Stadsdeel Amsterdam Noord
brief aan woonarkeigenaren 2014 week 26
Het hoogste rechtscollege in Nederland, de Raad van State, heeft 16 april j.l. een uitspraak gedaan die directe gevolgen heeft voor uw lopende aanvraag voor een vergunning voor een woonboot. In deze brief informeren wij u wat dit betekent voor uw aanvraag en welke stappen de gemeente zet om de rechtsgevolgen te beperken.
Consequenties uitspraak Raad van State
De Raad van State heeft uitgesproken dat woonboten die bedoeld zijn om ter plaatse als woning te functioneren als (drijvend) bouwwerk dienen te worden aangemerkt. Dit betekent dat voor uw (drijvende) woning – net als woningen op de wal – een omgevingsvergunning (voorheen bouwvergunning) nodig is. Voor de meeste bestaande woonboten geldt echter dat zij niet (kunnen) voldoen aan de landelijk geldende bouwregels, waardoor de gemeente (het bevoegd gezag) u geen “normale” omgevingsvergunning kan verstrekken.

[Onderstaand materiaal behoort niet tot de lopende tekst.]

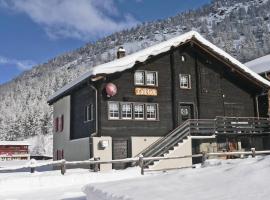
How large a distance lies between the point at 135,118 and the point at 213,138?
524cm

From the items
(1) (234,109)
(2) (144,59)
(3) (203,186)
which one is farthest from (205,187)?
(1) (234,109)

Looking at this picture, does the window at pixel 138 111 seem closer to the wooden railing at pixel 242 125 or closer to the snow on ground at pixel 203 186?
the wooden railing at pixel 242 125

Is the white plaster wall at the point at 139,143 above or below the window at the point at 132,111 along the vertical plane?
below

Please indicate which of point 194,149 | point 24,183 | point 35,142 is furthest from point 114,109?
point 35,142

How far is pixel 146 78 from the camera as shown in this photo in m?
26.3

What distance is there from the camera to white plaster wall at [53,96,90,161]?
993 inches

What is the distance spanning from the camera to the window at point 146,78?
2611 cm

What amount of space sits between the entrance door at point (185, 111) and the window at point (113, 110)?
4.31 meters

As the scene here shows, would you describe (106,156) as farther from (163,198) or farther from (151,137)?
(163,198)

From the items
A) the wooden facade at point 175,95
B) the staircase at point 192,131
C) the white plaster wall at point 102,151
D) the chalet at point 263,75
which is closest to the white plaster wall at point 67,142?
the wooden facade at point 175,95

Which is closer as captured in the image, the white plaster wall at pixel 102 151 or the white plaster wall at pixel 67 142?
the white plaster wall at pixel 102 151

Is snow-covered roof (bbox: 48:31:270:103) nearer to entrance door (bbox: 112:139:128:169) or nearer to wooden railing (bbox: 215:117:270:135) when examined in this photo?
wooden railing (bbox: 215:117:270:135)

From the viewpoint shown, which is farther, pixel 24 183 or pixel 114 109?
pixel 114 109

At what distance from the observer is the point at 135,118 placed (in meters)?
25.5
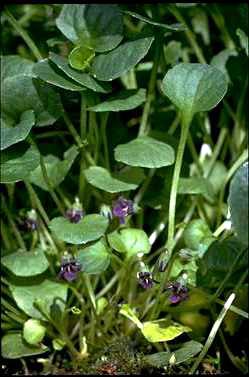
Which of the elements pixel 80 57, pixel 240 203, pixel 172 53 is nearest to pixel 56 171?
pixel 80 57

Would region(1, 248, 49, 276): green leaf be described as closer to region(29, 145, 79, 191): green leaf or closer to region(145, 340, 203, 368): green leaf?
region(29, 145, 79, 191): green leaf

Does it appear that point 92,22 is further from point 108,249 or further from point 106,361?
point 106,361

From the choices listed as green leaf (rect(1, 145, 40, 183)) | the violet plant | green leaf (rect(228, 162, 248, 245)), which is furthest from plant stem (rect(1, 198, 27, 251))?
green leaf (rect(228, 162, 248, 245))

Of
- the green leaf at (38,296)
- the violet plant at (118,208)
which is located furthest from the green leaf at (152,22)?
the green leaf at (38,296)

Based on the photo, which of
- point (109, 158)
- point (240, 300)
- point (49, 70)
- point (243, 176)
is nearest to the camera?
point (243, 176)

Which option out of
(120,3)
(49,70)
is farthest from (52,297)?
(120,3)

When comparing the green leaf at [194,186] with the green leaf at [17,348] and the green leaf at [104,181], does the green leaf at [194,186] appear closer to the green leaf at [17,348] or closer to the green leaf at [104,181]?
the green leaf at [104,181]

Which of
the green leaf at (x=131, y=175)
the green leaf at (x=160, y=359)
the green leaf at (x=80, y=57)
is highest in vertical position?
the green leaf at (x=80, y=57)
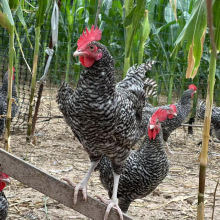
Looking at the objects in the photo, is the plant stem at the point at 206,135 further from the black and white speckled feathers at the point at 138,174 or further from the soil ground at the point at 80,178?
the soil ground at the point at 80,178

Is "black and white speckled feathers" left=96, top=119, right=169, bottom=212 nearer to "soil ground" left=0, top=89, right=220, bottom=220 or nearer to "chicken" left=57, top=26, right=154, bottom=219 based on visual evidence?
"soil ground" left=0, top=89, right=220, bottom=220

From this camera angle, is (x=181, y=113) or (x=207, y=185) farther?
(x=181, y=113)

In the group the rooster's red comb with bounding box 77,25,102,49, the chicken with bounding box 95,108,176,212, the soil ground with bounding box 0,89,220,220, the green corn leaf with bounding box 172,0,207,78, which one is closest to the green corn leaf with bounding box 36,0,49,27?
the rooster's red comb with bounding box 77,25,102,49

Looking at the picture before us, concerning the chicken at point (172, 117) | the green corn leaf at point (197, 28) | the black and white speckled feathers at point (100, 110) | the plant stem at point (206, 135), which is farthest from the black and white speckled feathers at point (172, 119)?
the green corn leaf at point (197, 28)

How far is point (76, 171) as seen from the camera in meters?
3.89

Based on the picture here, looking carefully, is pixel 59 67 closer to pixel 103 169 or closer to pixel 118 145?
pixel 103 169

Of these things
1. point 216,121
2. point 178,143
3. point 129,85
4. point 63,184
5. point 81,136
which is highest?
point 129,85

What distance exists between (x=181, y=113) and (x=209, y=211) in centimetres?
236

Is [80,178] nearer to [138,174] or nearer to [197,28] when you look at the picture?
[138,174]

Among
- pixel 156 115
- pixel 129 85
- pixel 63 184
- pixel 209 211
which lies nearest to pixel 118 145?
pixel 63 184

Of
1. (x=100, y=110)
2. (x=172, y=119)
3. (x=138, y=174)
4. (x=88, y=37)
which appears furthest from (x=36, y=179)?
(x=172, y=119)

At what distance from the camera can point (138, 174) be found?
2719 millimetres

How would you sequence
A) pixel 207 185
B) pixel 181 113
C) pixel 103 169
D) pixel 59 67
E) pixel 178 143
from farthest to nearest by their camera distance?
pixel 59 67
pixel 178 143
pixel 181 113
pixel 207 185
pixel 103 169

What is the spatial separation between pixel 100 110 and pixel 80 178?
6.50 feet
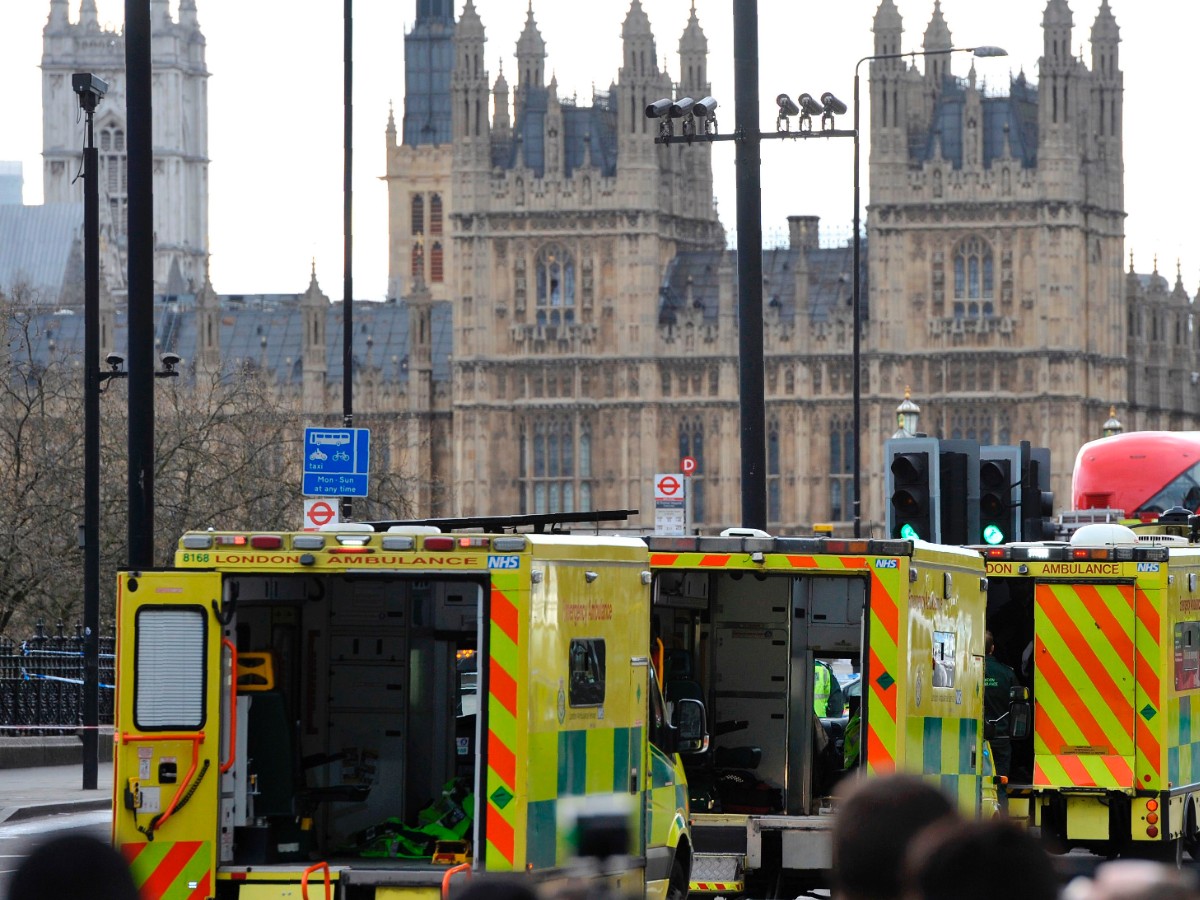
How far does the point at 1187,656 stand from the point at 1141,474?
56.5ft

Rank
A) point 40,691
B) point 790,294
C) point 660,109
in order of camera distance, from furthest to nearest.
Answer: point 790,294 < point 40,691 < point 660,109

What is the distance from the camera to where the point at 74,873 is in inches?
259

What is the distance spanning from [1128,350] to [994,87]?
9.76 meters

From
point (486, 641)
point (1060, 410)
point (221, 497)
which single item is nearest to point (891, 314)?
point (1060, 410)

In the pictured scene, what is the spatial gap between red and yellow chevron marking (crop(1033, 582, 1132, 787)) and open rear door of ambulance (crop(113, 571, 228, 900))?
7.22m

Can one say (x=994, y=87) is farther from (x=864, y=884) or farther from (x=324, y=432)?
(x=864, y=884)

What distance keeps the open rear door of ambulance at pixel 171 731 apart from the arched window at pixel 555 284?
3007 inches

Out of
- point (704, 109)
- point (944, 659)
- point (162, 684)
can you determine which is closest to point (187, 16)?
point (704, 109)

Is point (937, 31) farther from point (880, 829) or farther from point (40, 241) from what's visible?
point (880, 829)

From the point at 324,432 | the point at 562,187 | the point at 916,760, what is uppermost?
the point at 562,187

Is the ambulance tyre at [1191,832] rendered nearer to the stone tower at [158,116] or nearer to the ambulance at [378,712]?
the ambulance at [378,712]

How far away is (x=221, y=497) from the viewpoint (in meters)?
41.3

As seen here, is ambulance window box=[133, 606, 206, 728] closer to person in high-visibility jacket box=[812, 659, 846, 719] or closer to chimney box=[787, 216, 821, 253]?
person in high-visibility jacket box=[812, 659, 846, 719]

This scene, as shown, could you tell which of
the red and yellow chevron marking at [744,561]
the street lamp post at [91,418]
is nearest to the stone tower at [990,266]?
the street lamp post at [91,418]
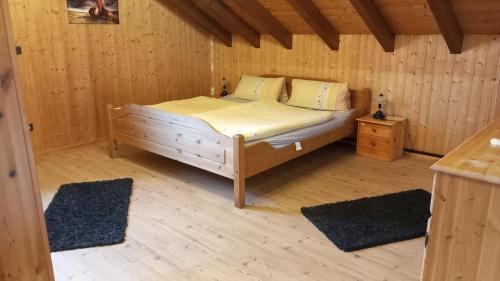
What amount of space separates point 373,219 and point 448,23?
1927 mm

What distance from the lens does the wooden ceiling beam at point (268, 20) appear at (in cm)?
453

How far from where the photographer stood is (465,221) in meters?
1.58

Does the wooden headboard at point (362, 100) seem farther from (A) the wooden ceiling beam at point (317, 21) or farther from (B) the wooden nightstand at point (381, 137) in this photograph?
(A) the wooden ceiling beam at point (317, 21)

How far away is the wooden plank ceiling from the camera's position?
3490mm

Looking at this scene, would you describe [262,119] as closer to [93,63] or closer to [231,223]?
[231,223]

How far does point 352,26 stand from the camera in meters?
4.37

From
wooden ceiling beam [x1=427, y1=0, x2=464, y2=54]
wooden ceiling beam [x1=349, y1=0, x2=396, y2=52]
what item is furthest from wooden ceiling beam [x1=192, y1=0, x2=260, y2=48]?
wooden ceiling beam [x1=427, y1=0, x2=464, y2=54]

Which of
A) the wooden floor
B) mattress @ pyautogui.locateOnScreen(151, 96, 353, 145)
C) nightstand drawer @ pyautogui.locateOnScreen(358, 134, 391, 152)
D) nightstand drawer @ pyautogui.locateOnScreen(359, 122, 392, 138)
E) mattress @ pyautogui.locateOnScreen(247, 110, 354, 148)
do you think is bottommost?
the wooden floor

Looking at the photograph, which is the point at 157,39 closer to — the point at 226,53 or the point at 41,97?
the point at 226,53

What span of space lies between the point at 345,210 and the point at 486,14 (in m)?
2.13

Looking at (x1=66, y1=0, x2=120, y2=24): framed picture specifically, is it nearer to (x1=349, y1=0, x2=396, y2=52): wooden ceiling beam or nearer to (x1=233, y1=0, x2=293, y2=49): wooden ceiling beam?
(x1=233, y1=0, x2=293, y2=49): wooden ceiling beam

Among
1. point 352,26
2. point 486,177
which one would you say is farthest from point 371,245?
point 352,26

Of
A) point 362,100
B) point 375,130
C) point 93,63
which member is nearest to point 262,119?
point 375,130

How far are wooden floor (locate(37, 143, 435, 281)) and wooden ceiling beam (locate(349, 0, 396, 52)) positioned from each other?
1.26 meters
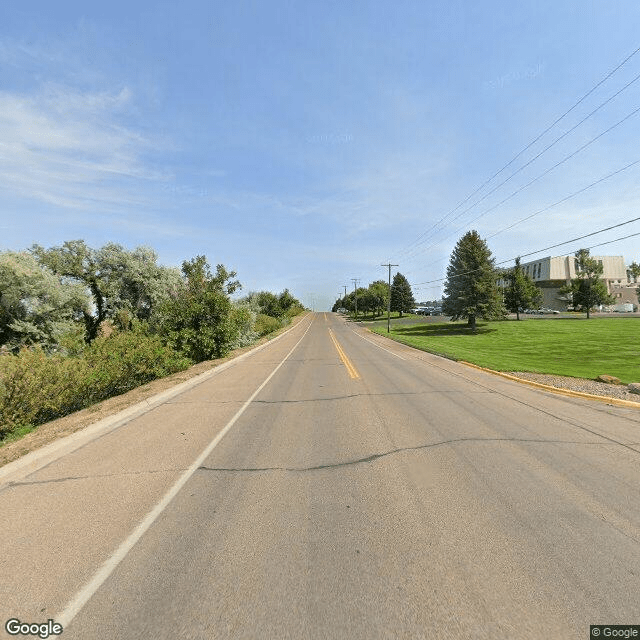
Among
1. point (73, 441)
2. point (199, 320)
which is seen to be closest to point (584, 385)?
point (73, 441)

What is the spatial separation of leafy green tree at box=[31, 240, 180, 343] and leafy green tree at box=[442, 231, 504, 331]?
1225 inches

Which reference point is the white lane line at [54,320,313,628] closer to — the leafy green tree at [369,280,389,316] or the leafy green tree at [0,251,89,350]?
the leafy green tree at [0,251,89,350]

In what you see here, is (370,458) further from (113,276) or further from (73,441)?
(113,276)

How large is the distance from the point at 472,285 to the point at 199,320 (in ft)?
103

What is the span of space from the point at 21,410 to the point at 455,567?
30.2ft

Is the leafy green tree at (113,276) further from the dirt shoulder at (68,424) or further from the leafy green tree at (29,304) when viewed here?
the dirt shoulder at (68,424)

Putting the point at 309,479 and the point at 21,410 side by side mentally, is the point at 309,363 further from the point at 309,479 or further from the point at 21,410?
the point at 309,479

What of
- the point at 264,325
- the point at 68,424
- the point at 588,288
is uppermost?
the point at 588,288

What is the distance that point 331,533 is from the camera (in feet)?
10.8

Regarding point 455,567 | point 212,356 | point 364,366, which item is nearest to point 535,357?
point 364,366

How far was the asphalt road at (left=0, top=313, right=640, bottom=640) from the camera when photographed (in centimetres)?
238

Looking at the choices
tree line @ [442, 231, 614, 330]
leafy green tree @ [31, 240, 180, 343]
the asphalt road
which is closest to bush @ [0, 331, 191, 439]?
the asphalt road

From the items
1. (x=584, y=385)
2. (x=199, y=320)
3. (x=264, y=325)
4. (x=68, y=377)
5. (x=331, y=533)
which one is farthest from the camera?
(x=264, y=325)

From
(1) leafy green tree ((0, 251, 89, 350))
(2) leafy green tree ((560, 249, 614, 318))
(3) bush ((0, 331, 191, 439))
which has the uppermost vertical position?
(2) leafy green tree ((560, 249, 614, 318))
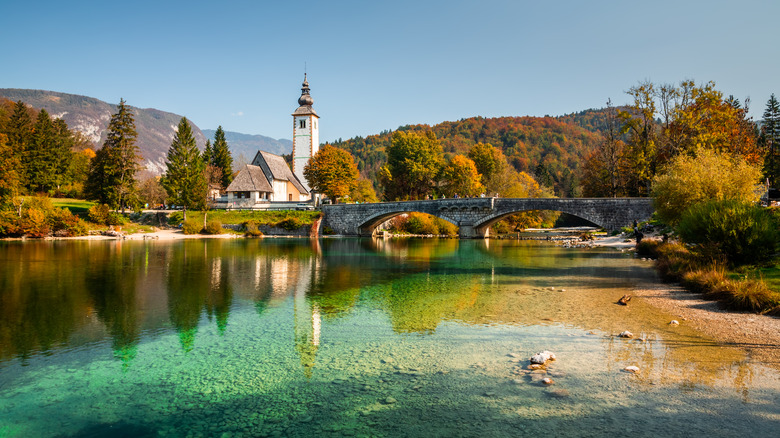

Aanpassing landelijke regelgeving en gedoogbesluit
Het gemeentebestuur van Amsterdam beseft dat de uitspraak van de Raad van State en de noodzakelijke aanpassing van wet- en regelgeving voor u en andere woonbooteigenaren en -bewoners onzekerheid met zich meebrengt. Zij is van mening dat de huidige landelijke regelgeving te weinig rekening houdt met het specifieke karakter van woonboten of “drijvende bouwwerken”.
De wethouder Ruimtelijke Ordening en Water – Maarten van Poelgeest – heeft de betrokken ministers van Wonen en Binnenlandse Zaken daarom gevraagd haast te maken met de aanpassing van de wet- en regelgeving.
Om de onduidelijkheid voor u als woonbootbewoner verder te beperken, heeft het college van burgemeester en wethouders van Amsterdam besloten om, vooruitlopend op aanpassing van de rijksregelgeving, bestaande woonboten met een ligplaatsvergunning te gaan gedogen. Om dit gedogen mogelijk te maken zal het college van B&W in de tweede helft van juni een kader vaststellen. Wij vragen u om uw begrip voor de vertraging die dit met zich meebrengt.
Commentaar
Door deze uitspraak lijken woonboten in het vervolg te moeten voldoen aan het Bouwbesluit. Dit betekent in de praktijk dat bij iedere verbouwing in of aan een woonboot een zogenoemde omgevingsvergunning zou moeten worden aangevraagd. Daarmee vervalt de uitzonderingspositie die woonboten tot dusver hebben ten opzichte van huizen.
Binnen de gemeenten Amsterdam met ruim 2500 woonboten en Groningen met zo’n 500 woonboten komt deze uitspraak hard aan. Amsterdam drong al in een brief bij Stef Blok -de minister voor wonen- aan op een regeling om de bestaande status van woonboten te continueren. In de Tweede Kamer zijn ook vragen gesteld. Maar dat draait uit op een langjarige procedure. De regeling die B&W zelf vóór 1 juli in het vooruitzicht stelt is voor bootbewoners op de korte termijn meer bepalend.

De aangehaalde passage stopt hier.